In addition to the standard style guides, most of the companies have their own corporate style guides to cover
specific corporate issues. Corporate style guides can improve document quality by creating consistency within and among documents, promoting a professional image, training new employees, and defining document generation.
Some guidelines for developing a corporate style guide:
- What topics should NOT be in a style guide?
Though style guides can include a variety of topics, there are some topics which should go into a separate document.
Process information (how things are done in the particular company) and
design information (how the documents should look like) are topics which should not go into a style guide. Also, it should be remembered that style guides are reference tools and
not training tools, and care should be taken not to turn a style guide into a tutorial on grammar, spelling, and punctuation.

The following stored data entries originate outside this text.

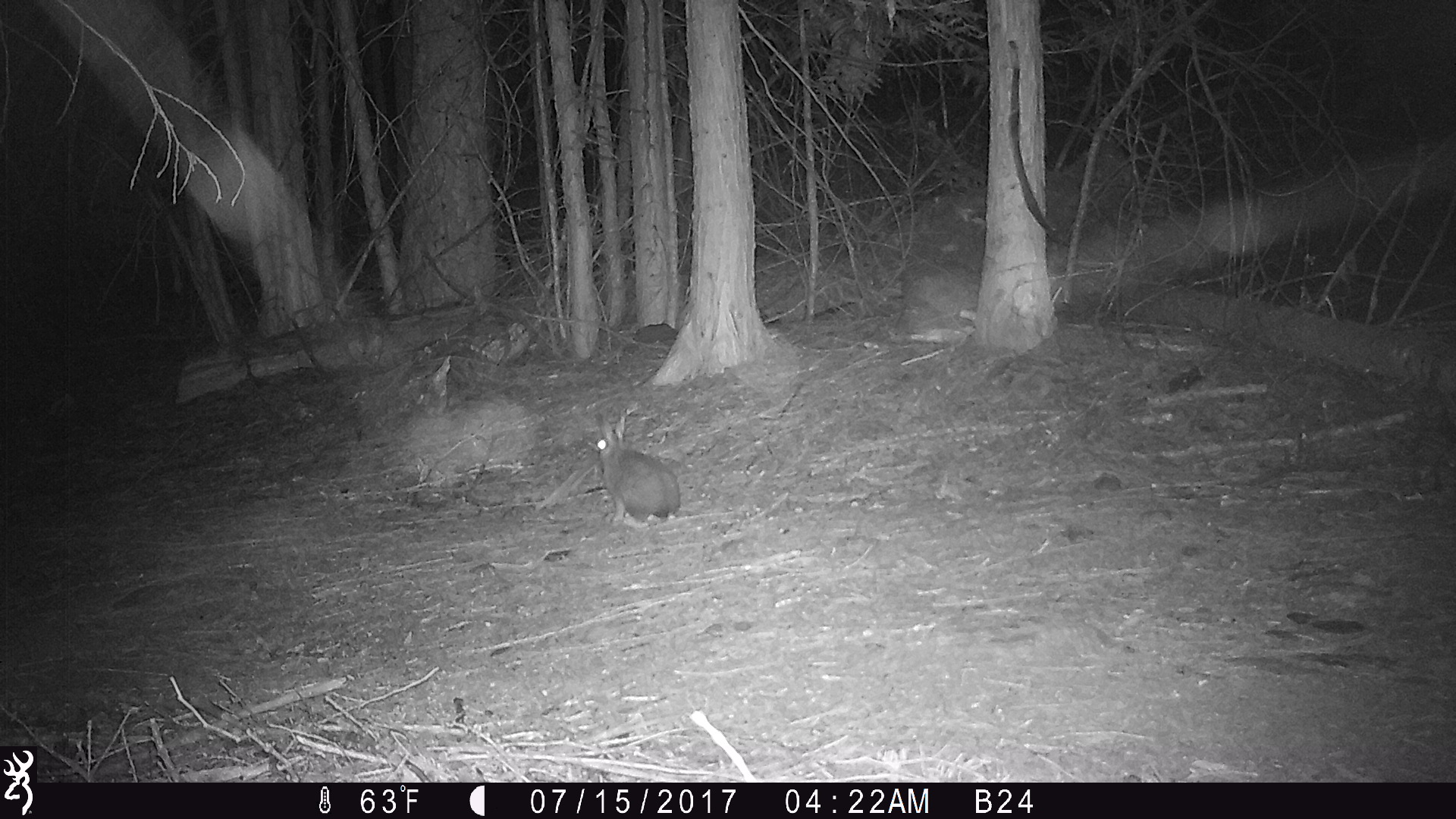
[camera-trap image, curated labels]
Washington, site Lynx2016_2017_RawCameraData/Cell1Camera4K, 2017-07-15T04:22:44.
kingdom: Animalia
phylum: Chordata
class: Mammalia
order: Lagomorpha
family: Leporidae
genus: Lepus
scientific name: Lepus americanus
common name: snowshoe hare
Lepus americanus (snowshoe hare). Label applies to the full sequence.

The style guide should include only as much information as is needed and the
decision rationale need not be mentioned in a style guide.

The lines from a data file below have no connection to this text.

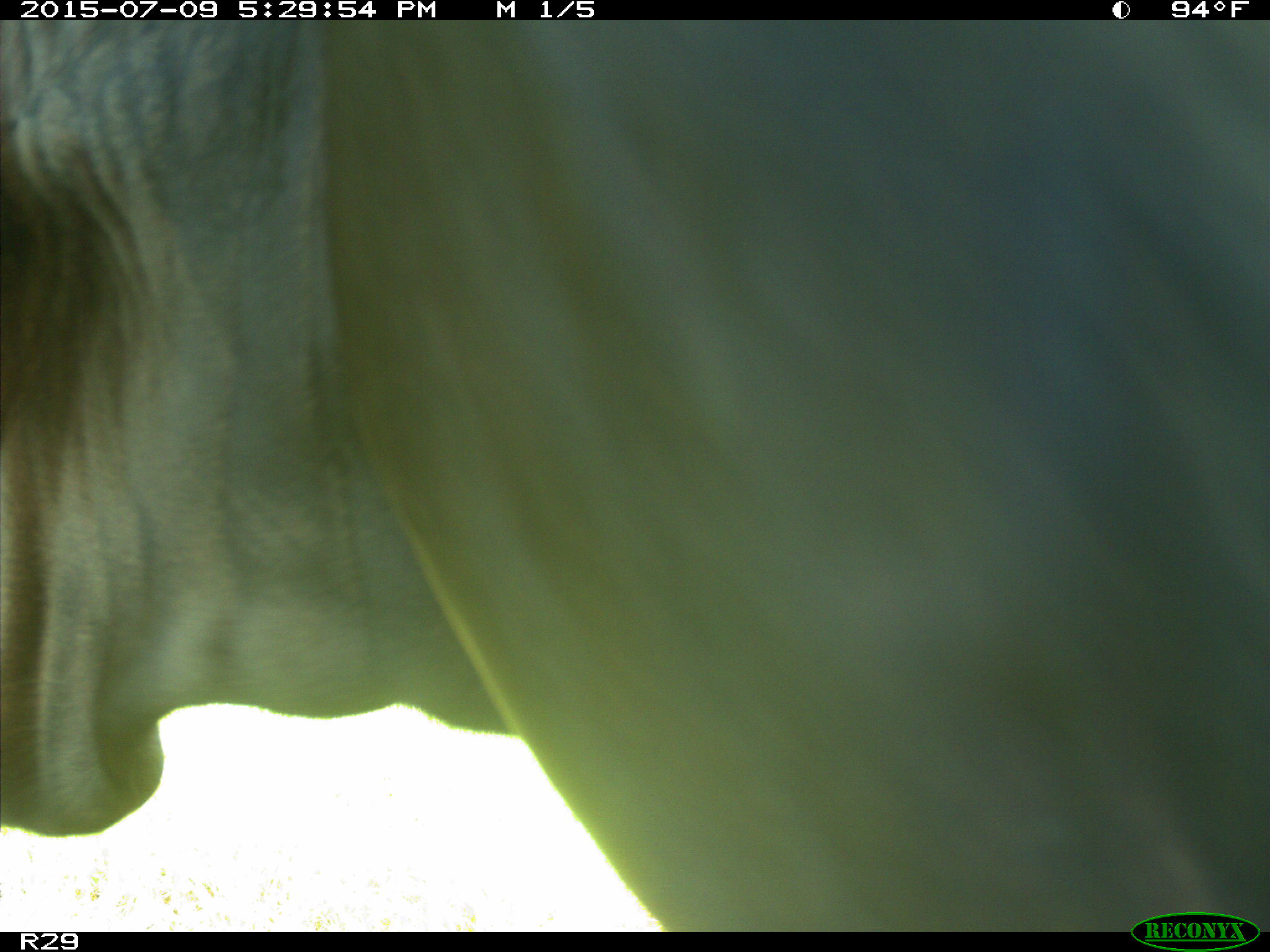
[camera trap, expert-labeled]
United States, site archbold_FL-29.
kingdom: Animalia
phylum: Chordata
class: Mammalia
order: Artiodactyla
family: Bovidae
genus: Bos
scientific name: Bos taurus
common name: domestic cow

- What topics should be in a style guide?
There is no "correct" or "incorrect" grammar or style, rather the decisions as to what should be included in a style guide are made by the employer or the client from among the many possibilities.
- How detailed should a style guide be?
A style guide can be as short as a single page or it can be quite lengthy. Many companies adopt a standard style guide and only additions or changes are noted in the company style guide. Other companies summarize the most relevant points from a major style guide in the company style guide. How detailed a company's style guide should be depends on how much the styles deviate from those of the recognized style guides, the types of information products the company delivers, and how many different elements those information products include.
- Do you need more than one style guide?
Some organizations may need only one style guide for both their hardcopy and online documents. Most of the rules of writing style will be the same for an organization. Sometimes hardcopy and online documents may have different requirements; service companies will have to address different clients who need different styles; sometimes different projects of the same company may address different audiences. These are instances when product-specific, publication-specific, or client-specific style guides will come in handy.